March 30th, 1——
Aunt Gwendolin decided, soon after I came, that I must begin at once to take lessons in Spanish. The teachers are now visiting the house daily, one to teach me the Spanish language, and the other to instruct me how to sing Spanish songs. Señor de Bobadilla has just been here, and I have been screeching away for half an hour in a small room where my aunt has had a piano placed specially for my use. She says she is not going to "bring me out"—that means introduce me to society, grandmother says; that was one of the puzzling questions I carried to her—until I can sing Spanish songs. I see through it all, because of the conversation I heard through the floor opening; she thinks by that means to convince her society friends that I am Spanish instead of Chinese. How very funny!
There was a small dinner-party at this house the other evening, but of course I could not be at the table. I have not "come out." Grandmother argued for my appearing, but Aunt Gwendolin was firm to the contrary, and she won. Ancestors are not much regarded in America.
My aunt gave me permission, however, to look in on the guests when they were seated at the table. She had a large mirror fastened to the door, and by leaving it open at a particular angle I could watch—myself unseen behind a curtain—the ceremony of dining as practised in America.
Mercy! those women with bare arms and bare shoulders sitting there before the men! How could they help blushing for themselves! I just gave one glance at them, then ran away and hid my face!
Having the evening to myself, I went up to my room and enjoyed myself reading my Chinese books. My aunt said that I was to stay at the curtained door, and learn the ways of society by watching the manners of the guests at dinner; but I saw all I wanted to see in one glance. I'd like to carry all those women little shawls to put around their bare shoulders. Mrs. Delancy's was the barest of them all, but I have heard my aunt talk since about how "elegantly gowned Mrs.
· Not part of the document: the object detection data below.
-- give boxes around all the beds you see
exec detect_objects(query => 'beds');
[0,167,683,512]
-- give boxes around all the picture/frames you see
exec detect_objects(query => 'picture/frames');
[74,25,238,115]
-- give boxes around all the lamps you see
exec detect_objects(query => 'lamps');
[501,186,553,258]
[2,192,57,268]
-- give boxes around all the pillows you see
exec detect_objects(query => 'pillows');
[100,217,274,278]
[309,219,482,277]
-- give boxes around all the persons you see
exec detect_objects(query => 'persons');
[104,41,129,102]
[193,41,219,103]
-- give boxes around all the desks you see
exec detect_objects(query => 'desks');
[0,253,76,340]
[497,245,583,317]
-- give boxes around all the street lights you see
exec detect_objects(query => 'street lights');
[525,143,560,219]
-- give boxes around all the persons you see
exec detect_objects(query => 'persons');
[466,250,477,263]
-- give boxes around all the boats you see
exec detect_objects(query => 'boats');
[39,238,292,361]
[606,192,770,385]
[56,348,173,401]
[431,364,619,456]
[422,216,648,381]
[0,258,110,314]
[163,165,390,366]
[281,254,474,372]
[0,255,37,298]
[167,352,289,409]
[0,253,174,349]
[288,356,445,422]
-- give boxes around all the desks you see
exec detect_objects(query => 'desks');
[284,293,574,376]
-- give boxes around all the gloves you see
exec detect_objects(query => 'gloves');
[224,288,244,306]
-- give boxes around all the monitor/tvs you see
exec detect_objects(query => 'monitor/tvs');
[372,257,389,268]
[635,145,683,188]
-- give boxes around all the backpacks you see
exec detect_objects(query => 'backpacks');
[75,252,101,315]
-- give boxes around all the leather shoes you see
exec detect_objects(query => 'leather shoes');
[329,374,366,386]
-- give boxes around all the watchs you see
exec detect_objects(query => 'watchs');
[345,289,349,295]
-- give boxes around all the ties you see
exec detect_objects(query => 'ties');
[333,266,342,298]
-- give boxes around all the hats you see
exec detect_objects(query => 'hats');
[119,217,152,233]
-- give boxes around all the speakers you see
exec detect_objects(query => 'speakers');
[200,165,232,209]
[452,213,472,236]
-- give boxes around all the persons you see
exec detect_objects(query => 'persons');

Delancy was."
A strange thing happened up in my room; I opened one of my books just at the page where it tells about the Chinese ambassadors, on the occasion of their visits to Christian countries, noticing with grave disapproval the décollete costumes of the women at the state functions. What wonder!—if they looked anything like the women at my aunt's dinner party!
Señor de Bobadilla says that I am making remarkable progress with my Spanish songs; he tells grandmother in a half-whisper, as if fearing to let me hear him, that I am very bright and intelligent; he congratulated her on having such a prodigy for a grandchild. Oh, cunning Señor de Bobadilla, you want to continue my lessons indefinitely. I am learning to quiver and shake, and trill, run up the scale, and down the scale, jump from a note away down low to a note away up high. I'll soon be able to sing "Lead me to the Light," as well as the church choir.